In the tropical forests of Southern Bhutan one can come across clouded leopards, the one horned rhinoceros, elephants, water buffaloes and swamp deer. You can even find the Golden Langur, a species of monkey that is unique to Bhutan.

Bhutan also has a great variety of bird species. It is recognized as an area of high biological diversity and is known as the East Himalayan ‘hot spot’, the hub of 221 global endemic bird areas. The recorded number of bird species is over 670 and is expected to rise as new birds are discovered.

In addition, 57% of Bhutan’s globally threatened birds and 90% of the country’s rare birds are dependent on forests. Bhutan has about 415 resident bird species. These birds are altitudinal refugees, moving up and down the mountains depending upon the seasons and weather conditions. Of about 50 species of birds that migrate during the winters are the buntings, waders, ducks, thrushes and the birds of prey.

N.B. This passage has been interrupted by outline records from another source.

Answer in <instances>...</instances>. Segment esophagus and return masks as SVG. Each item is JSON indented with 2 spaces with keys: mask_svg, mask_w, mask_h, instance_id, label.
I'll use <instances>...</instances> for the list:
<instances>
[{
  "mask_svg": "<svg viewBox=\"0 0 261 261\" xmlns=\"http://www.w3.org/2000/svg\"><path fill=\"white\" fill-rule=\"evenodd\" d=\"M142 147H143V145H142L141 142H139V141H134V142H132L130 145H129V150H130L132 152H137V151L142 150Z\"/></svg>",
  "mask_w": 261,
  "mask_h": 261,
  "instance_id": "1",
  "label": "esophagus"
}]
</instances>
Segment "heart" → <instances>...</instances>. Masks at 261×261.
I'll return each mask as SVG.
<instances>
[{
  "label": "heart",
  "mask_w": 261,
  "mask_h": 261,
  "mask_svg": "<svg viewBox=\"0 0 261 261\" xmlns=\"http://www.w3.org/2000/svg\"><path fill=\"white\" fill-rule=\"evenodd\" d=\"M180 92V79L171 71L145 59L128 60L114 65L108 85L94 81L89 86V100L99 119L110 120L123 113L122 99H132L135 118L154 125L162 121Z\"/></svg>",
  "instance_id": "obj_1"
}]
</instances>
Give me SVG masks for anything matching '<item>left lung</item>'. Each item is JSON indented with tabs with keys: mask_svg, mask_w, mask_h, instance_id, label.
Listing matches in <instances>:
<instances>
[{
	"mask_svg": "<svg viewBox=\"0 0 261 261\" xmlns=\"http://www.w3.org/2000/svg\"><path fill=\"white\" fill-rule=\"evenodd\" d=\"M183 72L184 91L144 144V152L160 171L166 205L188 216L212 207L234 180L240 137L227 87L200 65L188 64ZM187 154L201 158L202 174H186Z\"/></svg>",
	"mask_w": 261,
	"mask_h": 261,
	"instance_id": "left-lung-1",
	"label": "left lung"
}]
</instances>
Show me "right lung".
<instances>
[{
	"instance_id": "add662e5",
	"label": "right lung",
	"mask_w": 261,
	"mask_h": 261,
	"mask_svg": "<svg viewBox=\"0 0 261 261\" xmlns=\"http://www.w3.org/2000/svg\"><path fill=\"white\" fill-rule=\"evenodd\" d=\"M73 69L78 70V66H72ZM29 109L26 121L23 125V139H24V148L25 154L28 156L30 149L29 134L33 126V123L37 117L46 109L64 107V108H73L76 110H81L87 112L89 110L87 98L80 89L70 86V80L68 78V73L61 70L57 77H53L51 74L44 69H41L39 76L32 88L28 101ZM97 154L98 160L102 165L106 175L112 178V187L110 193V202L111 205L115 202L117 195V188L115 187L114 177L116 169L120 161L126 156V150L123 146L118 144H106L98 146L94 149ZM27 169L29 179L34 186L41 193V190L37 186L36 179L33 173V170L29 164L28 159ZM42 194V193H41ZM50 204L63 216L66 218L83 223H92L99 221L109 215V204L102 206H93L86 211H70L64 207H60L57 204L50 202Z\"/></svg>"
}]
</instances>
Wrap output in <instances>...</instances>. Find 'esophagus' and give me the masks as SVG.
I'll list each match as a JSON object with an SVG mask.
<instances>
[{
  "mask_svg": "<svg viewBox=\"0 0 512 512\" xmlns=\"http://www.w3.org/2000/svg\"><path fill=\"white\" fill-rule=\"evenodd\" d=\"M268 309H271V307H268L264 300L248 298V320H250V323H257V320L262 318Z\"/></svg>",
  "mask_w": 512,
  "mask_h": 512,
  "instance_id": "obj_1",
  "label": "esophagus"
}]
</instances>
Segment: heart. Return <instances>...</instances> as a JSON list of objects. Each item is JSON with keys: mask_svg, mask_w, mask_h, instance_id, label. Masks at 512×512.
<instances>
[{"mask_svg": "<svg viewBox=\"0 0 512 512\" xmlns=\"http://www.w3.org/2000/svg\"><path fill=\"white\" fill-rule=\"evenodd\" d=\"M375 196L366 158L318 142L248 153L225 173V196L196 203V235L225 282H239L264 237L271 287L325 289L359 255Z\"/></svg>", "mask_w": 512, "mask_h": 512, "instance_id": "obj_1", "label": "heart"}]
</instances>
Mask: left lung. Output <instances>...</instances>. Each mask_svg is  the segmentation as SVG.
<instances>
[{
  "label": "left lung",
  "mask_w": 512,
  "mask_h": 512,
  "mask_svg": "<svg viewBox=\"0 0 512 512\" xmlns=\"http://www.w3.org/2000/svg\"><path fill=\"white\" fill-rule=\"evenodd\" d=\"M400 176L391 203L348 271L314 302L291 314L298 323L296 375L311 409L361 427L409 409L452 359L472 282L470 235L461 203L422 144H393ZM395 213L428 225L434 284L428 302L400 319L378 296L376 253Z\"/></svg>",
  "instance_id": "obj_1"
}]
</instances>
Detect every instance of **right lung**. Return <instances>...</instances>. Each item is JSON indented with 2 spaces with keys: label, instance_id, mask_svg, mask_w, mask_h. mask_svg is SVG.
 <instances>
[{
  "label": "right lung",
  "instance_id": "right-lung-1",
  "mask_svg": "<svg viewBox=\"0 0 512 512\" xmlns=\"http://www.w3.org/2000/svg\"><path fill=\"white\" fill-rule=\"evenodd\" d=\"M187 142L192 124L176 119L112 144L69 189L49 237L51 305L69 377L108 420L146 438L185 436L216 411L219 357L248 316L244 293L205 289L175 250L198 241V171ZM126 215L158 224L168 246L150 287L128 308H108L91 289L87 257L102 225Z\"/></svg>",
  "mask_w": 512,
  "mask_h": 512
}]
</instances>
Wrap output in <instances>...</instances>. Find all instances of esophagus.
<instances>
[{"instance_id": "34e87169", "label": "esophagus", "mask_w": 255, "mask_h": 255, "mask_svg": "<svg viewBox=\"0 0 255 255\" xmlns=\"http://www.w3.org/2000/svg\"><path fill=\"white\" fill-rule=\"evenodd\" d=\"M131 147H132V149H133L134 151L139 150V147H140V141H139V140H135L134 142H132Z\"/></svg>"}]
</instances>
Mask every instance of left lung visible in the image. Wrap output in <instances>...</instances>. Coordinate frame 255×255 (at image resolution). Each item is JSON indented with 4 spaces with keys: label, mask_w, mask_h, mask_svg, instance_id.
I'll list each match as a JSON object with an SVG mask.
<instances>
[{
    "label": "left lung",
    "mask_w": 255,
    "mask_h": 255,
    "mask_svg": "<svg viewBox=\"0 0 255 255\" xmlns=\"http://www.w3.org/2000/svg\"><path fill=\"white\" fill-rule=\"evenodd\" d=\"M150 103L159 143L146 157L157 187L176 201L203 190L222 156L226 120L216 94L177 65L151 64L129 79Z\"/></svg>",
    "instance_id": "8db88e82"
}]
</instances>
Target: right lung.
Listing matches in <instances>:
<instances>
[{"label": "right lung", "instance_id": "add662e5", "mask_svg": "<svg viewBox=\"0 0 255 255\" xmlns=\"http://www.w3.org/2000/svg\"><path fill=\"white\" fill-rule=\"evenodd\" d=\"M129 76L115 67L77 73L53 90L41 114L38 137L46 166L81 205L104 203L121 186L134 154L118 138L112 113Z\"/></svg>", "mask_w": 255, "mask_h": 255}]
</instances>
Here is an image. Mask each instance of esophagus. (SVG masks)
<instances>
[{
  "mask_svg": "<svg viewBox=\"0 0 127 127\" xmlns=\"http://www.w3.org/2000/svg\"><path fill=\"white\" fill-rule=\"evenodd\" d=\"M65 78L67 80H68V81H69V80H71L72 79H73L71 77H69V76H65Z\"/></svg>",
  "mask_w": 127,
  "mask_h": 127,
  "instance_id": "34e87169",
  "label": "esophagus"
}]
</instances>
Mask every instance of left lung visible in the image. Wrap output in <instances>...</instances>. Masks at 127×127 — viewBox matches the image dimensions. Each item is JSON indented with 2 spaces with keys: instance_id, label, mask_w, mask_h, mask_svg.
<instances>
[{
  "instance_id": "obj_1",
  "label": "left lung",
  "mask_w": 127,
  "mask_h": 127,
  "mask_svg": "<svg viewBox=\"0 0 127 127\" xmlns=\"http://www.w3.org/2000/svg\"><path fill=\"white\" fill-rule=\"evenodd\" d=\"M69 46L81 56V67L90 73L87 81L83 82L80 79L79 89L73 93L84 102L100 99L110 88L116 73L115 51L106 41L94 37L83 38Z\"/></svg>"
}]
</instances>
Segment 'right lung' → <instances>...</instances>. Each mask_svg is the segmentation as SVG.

Some 40 species are partial migrants and they include species such as swifts, cuckoos, bee-eaters, fly catchers and warblers.

Bhutan is also home to about 16 bird species that are endangered worldwide. These include the White bellied heron, Pallas Fish eagle and Blyth’s King fisher to name a few. Phobjikha valley in Wangdue Phodrang and Bomdeling in Trashi Yangtse are also two especially important locations of the endangered Black Necked Cranes.

As one of the ten global hotspots, Bhutan is committed to preserve and protect its rich environment through its government and environmental organizations. This commitment is apparent in the fact that the kingdom has the distinct honor of being one of the only nations whose forest cover has actually grown over the years.

One of the proactive organizations in Bhutan committed to environmental conservation issues, is the Association of Bhutan Tour Operators.